> **PASSAGE TO READ**
=== Begin Enclosure ===

Speaker: Golan Yona
Affiliation: Stanford
Date: 11/23/99 - Tuesday
Time & Location: 4:15PM, 155 Olin
Title: Methods for global self-organization of all known proteins -
Towards a map of the protein space
Abstract:
In recent years we have witnessed a massive flow of new biological data. Large-scale sequencing projects throughout the world turn out new sequences, and create new challenges for investigators. These ongoing sequencing efforts have already uncovered the sequences of over 400,000 proteins. Such projects continue to yield the sequence of many new proteins whose function is not known.
Given a new protein sequence, the traditional approach to predicting its function and analyzing its properties hinges on pairwise comparisons with the sequences of other proteins whose properties are already known. However, in many cases this method fails to provide clues about the functionality of the protein in question. Already a decade ago, biologists began to realize that the amount of biological data accumulated in the databases can no longer be analyzed only by means of pairwise sequence comparison, and several large-scale analyses were carried out. These studies have led to the compilation of useful databases of protein families and domains. However, these studies did not yield a mathematical representation of protein sequences, and did not provide us with a global view of the sequence space. Such a view can lead to the discovery of high-level features of the protein space. This is extremely important in view of the fact that the common methods for protein sequence analysis still fail to assign a clear biological function to more than 40% of the sequences in the databases.

=== End Enclosure ===

> **LISTED RECORDS**
=== Begin Enclosure ===

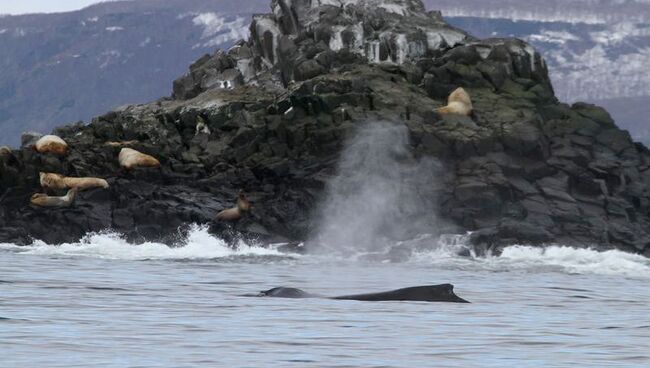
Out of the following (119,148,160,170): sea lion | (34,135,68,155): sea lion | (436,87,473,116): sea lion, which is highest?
(436,87,473,116): sea lion

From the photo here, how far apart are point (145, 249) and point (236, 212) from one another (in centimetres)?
540

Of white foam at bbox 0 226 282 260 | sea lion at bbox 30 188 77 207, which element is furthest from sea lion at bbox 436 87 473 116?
sea lion at bbox 30 188 77 207

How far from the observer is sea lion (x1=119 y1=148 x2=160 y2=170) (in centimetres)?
7812

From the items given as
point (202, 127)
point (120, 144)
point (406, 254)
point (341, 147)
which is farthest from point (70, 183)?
point (406, 254)

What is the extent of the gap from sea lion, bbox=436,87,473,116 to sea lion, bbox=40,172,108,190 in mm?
16842

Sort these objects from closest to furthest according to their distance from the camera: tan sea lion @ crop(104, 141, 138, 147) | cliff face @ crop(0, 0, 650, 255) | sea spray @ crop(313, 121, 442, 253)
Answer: sea spray @ crop(313, 121, 442, 253)
cliff face @ crop(0, 0, 650, 255)
tan sea lion @ crop(104, 141, 138, 147)

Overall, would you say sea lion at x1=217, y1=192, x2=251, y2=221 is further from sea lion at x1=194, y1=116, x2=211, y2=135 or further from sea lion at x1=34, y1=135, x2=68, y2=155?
sea lion at x1=34, y1=135, x2=68, y2=155

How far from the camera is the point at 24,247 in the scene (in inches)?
2813

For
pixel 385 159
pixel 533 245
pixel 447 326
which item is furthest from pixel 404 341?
pixel 385 159

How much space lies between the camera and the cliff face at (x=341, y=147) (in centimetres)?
7462

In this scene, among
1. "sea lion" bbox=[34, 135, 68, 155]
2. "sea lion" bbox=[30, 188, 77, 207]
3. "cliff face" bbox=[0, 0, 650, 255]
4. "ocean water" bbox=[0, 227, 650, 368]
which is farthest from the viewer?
"sea lion" bbox=[34, 135, 68, 155]

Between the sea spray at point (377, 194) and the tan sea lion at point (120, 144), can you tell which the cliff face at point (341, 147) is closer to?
the tan sea lion at point (120, 144)

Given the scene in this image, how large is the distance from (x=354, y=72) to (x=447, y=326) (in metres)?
51.3

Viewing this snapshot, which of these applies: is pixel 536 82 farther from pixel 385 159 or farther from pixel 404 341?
pixel 404 341
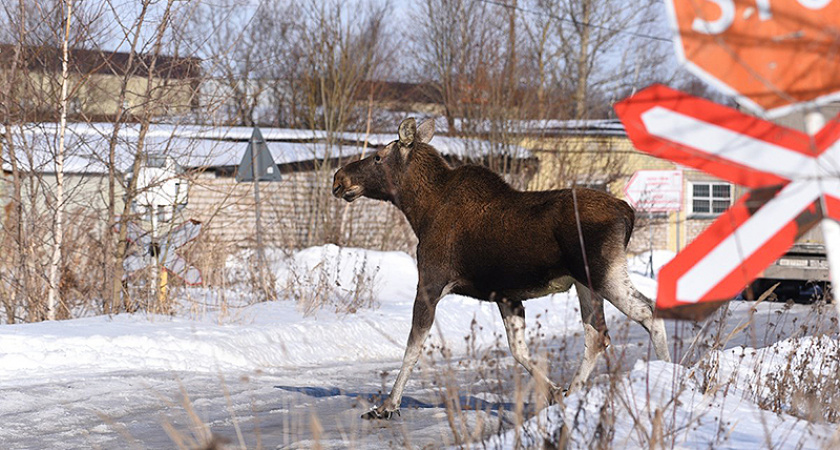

=== End Enclosure ===

> **PROBLEMS TO WORK ON**
**A)** Using the announcement of the protein-space talk, say whether each statement agrees with it. Answer yes or no and quote the words that decide it.
(i) Sequencing efforts have already uncovered the sequences of more than 400,000 proteins.
(ii) The large-scale analyses carried out a decade earlier produced a mathematical representation of protein sequences.
(iii) Common methods still fail to assign a clear biological function to more than 40% of the sequences in the databases.
**B)** Carry on the abstract of the protein-space talk with one more paragraph that picks up after its last sentence.

> **WRITTEN ANSWERS**
**A)**
(i) Yes: "These ongoing sequencing efforts have already uncovered the sequences of over 400,000 proteins."
(ii) No: "these studies did not yield a mathematical representation of protein sequences"
(iii) Yes: "the common methods for protein sequence analysis still fail to assign a clear biological function to more than 40% of the sequences in the databases."

**B)**
Starting from the novel concept of global organization, my work focuses on methods for global organization of all known protein sequences, aiming to obtain a bird's eye view of this space. I will talk about three different approaches that I have tested within the last few years (i) a Euclidean embedding approach, (ii) a graph-based approach. (iii) a unified sequence and structure based mapping of proteins. These studies resulted in pioneering maps of the protein space.